Mainframe Modernization Without the Mayhem: How One Global Bank Cut Costs by 90% with Ververica
Summary
A top-tier global bank used Ververica’s Unified Streaming Data Platform to offload selected, high-volume workloads from an IBM mainframe to a modern, cloud-native streaming architecture. The move took around three weeks and delivered dramatic results: a 90% reduction in mainframe processing costs (saving over $1m annually) and a 60% reduction in job runtime. The bank now streams millions of events per second with sub-second latency, turning batch jobs that once ran for eight hours into processes finishing in under three.
The solution combined Change Data Capture (CDC) and JDBC connectors to extract transactional data from VSAM/mainframe sources, refactored critical COBOL logic into Java, and routed processed streams to Azure Blob Storage and Kafka. Apache Flink (via Ververica) provided stateful, exactly-once, low-latency processing at scale, with plans to adopt Apache Paimon for lakehouse analytics. Security and compliance controls (encryption, RBAC, SSO/LDAP, auditing, data masking) were highlighted as part of the enterprise-grade setup.
Source
Key Points
- Selective mainframe offloading — not rip-and-replace — allowed the bank to preserve critical legacy systems while modernising time-sensitive workloads.

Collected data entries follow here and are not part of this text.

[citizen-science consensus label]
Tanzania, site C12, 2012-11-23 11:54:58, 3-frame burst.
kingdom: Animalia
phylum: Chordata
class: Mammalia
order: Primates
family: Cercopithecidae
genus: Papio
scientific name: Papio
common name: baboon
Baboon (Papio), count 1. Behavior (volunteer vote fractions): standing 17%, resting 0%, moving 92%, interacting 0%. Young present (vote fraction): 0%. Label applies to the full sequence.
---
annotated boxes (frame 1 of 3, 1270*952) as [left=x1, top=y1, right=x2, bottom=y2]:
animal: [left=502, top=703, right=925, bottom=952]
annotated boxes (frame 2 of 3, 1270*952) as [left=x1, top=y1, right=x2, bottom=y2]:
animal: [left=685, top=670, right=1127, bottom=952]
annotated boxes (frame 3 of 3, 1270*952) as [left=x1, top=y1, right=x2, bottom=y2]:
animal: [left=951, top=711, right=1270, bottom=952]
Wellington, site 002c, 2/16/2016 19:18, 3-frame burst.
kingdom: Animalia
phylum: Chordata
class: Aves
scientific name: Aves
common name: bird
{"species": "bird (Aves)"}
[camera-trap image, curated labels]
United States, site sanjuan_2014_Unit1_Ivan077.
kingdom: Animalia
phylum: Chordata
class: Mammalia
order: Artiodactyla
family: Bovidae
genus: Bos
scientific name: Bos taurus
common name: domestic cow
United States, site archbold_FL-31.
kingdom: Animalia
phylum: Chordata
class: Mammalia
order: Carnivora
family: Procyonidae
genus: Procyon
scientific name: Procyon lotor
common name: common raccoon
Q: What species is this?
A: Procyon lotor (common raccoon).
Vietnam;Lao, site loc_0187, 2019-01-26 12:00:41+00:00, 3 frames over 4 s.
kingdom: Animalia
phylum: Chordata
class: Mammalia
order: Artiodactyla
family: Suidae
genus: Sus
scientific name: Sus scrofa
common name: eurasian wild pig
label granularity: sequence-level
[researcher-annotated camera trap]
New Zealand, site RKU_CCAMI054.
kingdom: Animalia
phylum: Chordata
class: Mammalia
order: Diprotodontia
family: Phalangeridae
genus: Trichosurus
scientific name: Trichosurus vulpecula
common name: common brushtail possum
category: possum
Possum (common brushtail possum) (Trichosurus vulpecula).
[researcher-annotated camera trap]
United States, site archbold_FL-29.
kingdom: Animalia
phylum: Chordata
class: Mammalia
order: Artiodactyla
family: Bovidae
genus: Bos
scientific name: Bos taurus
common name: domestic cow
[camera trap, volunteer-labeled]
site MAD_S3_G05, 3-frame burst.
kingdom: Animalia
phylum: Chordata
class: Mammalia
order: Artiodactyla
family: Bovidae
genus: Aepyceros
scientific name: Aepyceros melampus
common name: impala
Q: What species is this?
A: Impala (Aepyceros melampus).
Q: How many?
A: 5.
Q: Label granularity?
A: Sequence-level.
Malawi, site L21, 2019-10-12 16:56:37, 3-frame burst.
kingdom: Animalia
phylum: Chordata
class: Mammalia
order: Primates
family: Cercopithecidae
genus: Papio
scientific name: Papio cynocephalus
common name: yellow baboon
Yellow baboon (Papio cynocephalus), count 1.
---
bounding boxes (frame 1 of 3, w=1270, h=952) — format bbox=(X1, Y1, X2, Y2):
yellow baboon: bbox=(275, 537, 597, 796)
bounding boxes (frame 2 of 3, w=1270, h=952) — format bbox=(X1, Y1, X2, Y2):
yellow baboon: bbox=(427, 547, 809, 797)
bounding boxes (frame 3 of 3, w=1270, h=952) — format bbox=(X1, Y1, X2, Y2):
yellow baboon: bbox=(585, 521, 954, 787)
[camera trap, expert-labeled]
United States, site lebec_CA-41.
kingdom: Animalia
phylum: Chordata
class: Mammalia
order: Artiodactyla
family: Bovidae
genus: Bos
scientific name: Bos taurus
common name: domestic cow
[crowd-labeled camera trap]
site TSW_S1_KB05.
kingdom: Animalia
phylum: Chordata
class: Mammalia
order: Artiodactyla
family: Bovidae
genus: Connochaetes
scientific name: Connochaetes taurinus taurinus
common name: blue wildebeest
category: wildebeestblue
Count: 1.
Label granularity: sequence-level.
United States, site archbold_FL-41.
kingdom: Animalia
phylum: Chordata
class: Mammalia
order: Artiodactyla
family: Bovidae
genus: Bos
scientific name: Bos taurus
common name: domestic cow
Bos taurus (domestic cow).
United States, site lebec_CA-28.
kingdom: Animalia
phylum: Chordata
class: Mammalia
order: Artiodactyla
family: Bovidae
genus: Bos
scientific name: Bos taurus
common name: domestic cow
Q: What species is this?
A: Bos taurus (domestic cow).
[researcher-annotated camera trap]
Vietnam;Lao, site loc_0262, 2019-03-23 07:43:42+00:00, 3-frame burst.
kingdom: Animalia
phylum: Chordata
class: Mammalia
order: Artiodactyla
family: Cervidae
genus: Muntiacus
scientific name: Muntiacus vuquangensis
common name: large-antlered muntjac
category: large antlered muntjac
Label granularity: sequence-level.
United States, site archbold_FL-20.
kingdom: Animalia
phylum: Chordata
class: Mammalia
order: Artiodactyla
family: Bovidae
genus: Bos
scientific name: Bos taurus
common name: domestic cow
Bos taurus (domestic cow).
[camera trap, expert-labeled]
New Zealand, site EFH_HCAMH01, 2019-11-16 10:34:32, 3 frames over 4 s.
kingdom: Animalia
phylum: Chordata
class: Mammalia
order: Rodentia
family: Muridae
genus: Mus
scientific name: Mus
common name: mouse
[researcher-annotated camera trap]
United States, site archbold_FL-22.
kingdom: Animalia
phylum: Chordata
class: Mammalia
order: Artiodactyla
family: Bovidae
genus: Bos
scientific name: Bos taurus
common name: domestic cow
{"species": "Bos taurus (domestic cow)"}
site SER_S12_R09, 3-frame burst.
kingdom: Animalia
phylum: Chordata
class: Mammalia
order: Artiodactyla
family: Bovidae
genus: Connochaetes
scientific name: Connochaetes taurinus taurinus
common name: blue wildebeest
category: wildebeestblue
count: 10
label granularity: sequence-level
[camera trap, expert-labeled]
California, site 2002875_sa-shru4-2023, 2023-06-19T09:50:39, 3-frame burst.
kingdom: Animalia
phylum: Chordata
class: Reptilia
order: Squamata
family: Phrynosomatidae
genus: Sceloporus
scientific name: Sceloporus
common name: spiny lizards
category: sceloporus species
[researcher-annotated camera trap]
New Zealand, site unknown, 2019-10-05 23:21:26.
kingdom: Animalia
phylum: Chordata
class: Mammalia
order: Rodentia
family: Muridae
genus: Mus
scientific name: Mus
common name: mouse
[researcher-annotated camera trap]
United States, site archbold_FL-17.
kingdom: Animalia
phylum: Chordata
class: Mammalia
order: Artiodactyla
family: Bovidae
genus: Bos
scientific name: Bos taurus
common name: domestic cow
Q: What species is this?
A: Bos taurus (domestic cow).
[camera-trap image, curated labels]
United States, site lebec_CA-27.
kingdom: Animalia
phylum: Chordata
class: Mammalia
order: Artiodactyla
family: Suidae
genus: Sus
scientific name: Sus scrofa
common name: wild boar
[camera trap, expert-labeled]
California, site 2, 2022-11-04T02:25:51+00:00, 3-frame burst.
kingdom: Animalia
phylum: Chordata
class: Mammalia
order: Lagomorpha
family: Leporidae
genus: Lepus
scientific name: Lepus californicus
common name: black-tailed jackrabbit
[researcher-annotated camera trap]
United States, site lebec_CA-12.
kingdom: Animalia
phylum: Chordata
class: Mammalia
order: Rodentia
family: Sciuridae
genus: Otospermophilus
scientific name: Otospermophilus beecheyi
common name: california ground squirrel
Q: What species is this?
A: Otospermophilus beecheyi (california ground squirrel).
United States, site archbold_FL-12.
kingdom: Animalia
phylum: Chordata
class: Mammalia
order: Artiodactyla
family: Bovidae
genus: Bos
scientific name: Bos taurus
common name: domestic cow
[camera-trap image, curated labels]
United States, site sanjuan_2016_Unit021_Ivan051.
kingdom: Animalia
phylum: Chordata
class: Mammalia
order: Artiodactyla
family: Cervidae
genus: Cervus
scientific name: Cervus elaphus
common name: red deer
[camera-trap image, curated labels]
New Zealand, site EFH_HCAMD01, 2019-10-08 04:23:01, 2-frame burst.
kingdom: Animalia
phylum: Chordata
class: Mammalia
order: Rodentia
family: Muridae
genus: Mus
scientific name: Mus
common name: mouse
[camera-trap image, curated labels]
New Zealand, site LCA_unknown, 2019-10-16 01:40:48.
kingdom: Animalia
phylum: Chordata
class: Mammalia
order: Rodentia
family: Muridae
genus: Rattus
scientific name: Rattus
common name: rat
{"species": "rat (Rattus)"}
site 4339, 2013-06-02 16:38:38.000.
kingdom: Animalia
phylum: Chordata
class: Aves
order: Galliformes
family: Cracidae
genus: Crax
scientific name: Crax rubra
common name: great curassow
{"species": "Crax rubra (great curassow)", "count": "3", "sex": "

- 90% cut in mainframe processing costs (over $1m saved annually) and 60% faster job runtimes after migration to Ververica’s streaming platform.
- CDC and JDBC connectors extracted transactional data from VSAM/mainframe sources into event streams processed by Apache Flink for sub-second latency.
- Refactoring key COBOL logic into Java made business rules maintainable, testable and easier to evolve in a modern stack.
- Architecture integrates with Kafka, Azure Blob Storage and plans for Apache Paimon — enabling durable storage, event-driven workflows and lakehouse analytics.
- Ververica/Flink provides exactly-once semantics, checkpointing and stateful processing to preserve data integrity and mainframe-grade reliability.
- Enterprise security features included end-to-end encryption, RBAC, LDAP/SSO integration, audit logs and data-masking to meet regulatory needs.
- Success metrics: reduced MIPS consumption, sub-second latency, improved throughput, faster time-to-market and continuous fraud detection.
Why should I read this?
Short version: if you’re stuck with costly mainframe cycles but can’t risk a full rip‑and‑replace, this is the playbook you want. It shows a quick, low‑risk route to big savings, real‑time processing and better fraud detection — without torching the systems that still work. We’ve saved you the slog: three weeks to proof, huge cost wins, and a sensible hybrid architecture to copy.
Context and Relevance
Banks and other regulated organisations face rising customer expectations, regulatory pressure and competition from nimble fintechs. Mainframes remain reliable for core transactional integrity but falter on latency, agility and cost. This case demonstrates a pragmatic industry trend: selective modernisation via streaming and cloud‑native platforms that offload event‑driven workloads, lower total cost of ownership and enable real‑time services. The approach is relevant to any organisation that needs mainframe reliability but wants fintech‑style responsiveness.
Author / Voice
Punchy, action‑focused: Ben Gamble (Field CTO, Ververica) frames this as a practical, technically sound pattern for immediate impact — especially useful for technical leaders weighing cost, risk and speed in legacy modernisation projects.